Understanding what happened
Your online-banking login is the most sensitive thing you can share, because it can give direct access to move money. If you entered your username and password into a fake page - especially if you also approved a code or 'verification' - assume someone may be trying to get into the account right now.
Scammers often pair a stolen login with a follow-up call: a fake 'fraud team' that references your details and pressures you to move money to a 'safe account' or approve a payment 'to cancel' a transaction. No genuine bank ever asks you to do this.
Speed is everything. Contacting your bank immediately through a number you find yourself lets them freeze access, stop payments, and reset your credentials before more damage is done. The steps below put those actions first, then help you secure the device and other accounts.
First 5 minutes
- Contact your bank's fraud line immediately
- Change online banking credentials from a trusted device
- Enable two-factor authentication
- Review recent activity
First 24 hours
- Watch for 'safe account' follow-up scams
- Set transaction alerts
- Keep evidence
- Report to your fraud authority
What not to do
- Do not pay anyone who promises to recover your money for an upfront fee
- Do not act on follow-up messages claiming to be the fraud team
- Do not delete evidence before saving it
Evidence to save
- Screenshots of the message and sender details
- Phone numbers, usernames, links, and account or wallet addresses
- Transaction references, receipts, and amounts
How to report
Report through official channels for your area.

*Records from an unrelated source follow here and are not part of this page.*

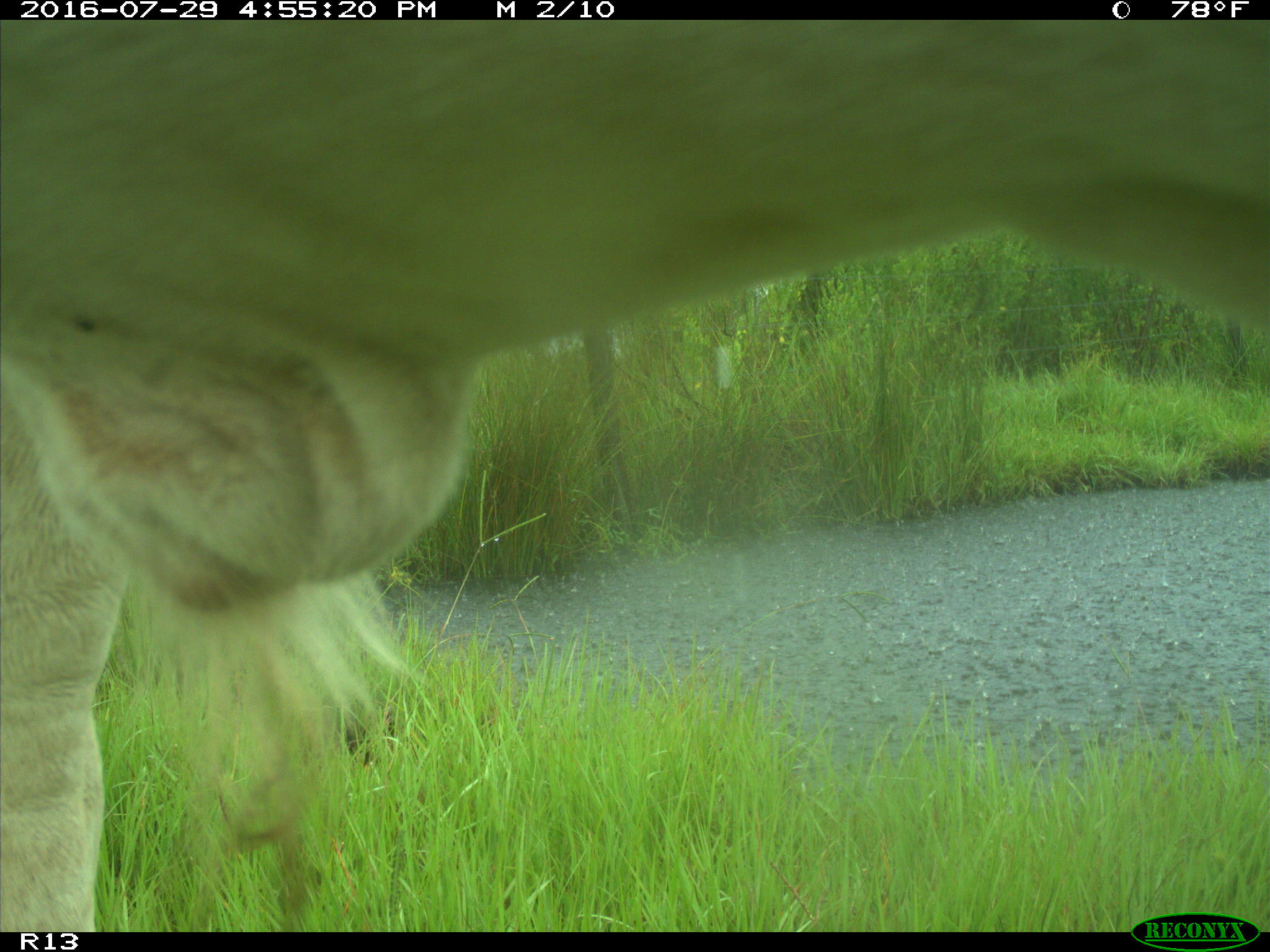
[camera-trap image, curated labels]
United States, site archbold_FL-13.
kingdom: Animalia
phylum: Chordata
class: Mammalia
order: Artiodactyla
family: Bovidae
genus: Bos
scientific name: Bos taurus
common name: domestic cow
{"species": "Bos taurus (domestic cow)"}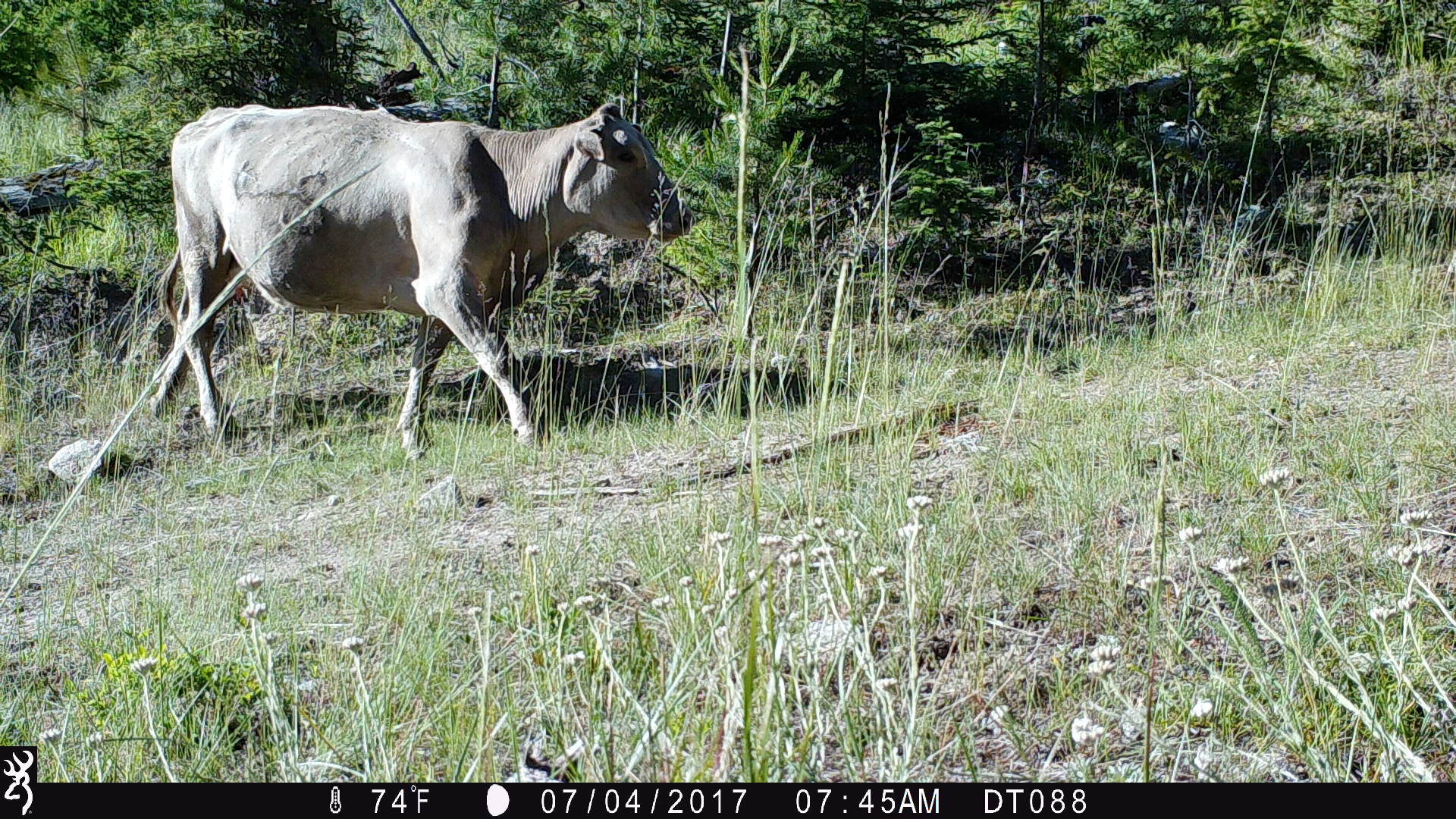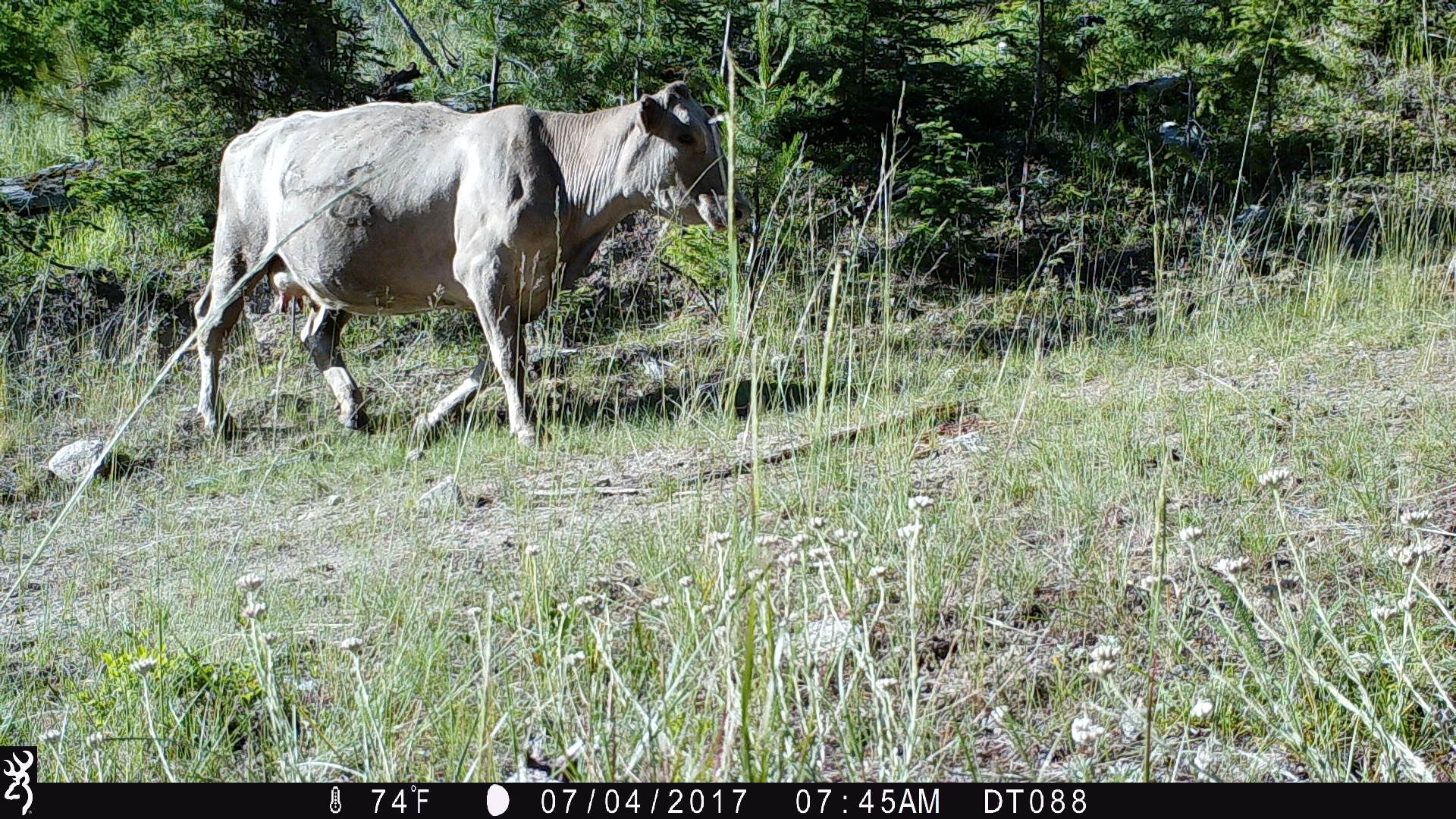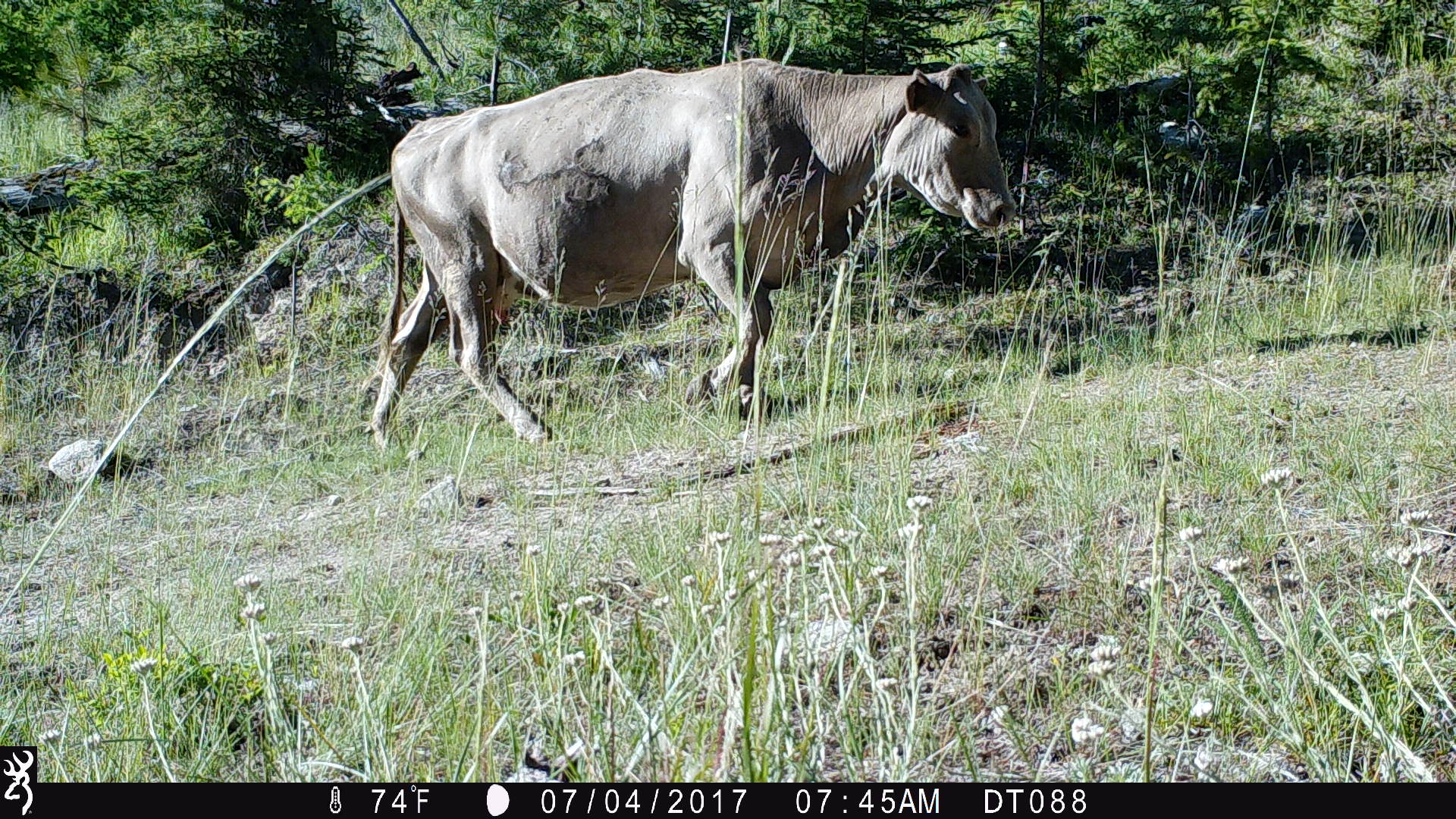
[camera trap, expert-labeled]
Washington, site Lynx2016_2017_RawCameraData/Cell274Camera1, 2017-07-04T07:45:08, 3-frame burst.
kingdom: Animalia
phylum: Chordata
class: Mammalia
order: Artiodactyla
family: Bovidae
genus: Bos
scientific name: Bos taurus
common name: domestic cattle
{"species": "domestic cattle (Bos taurus)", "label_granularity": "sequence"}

Find official reporting links for your country in the reporting directory.
- Do not use phone numbers or links from the suspicious message - look up the official ones yourself.
- Report quickly if money was sent or ID documents were shared; speed improves your options.
- Keep your evidence - see how to save scam evidence.
Beware of recovery scams: no legitimate service guarantees getting your money back for an upfront fee.
This is general safety information, not legal, financial, or cybersecurity incident-response advice.
Frequently asked questions
How quickly should I act?
As soon as possible. Fast action - especially contacting your bank - gives the best chance of limiting harm or stopping a payment.
Will I get my money back?
Sometimes, if you act quickly, but there is no guarantee. Be very cautious of anyone who promises guaranteed recovery for an upfront fee - that is a recovery scam.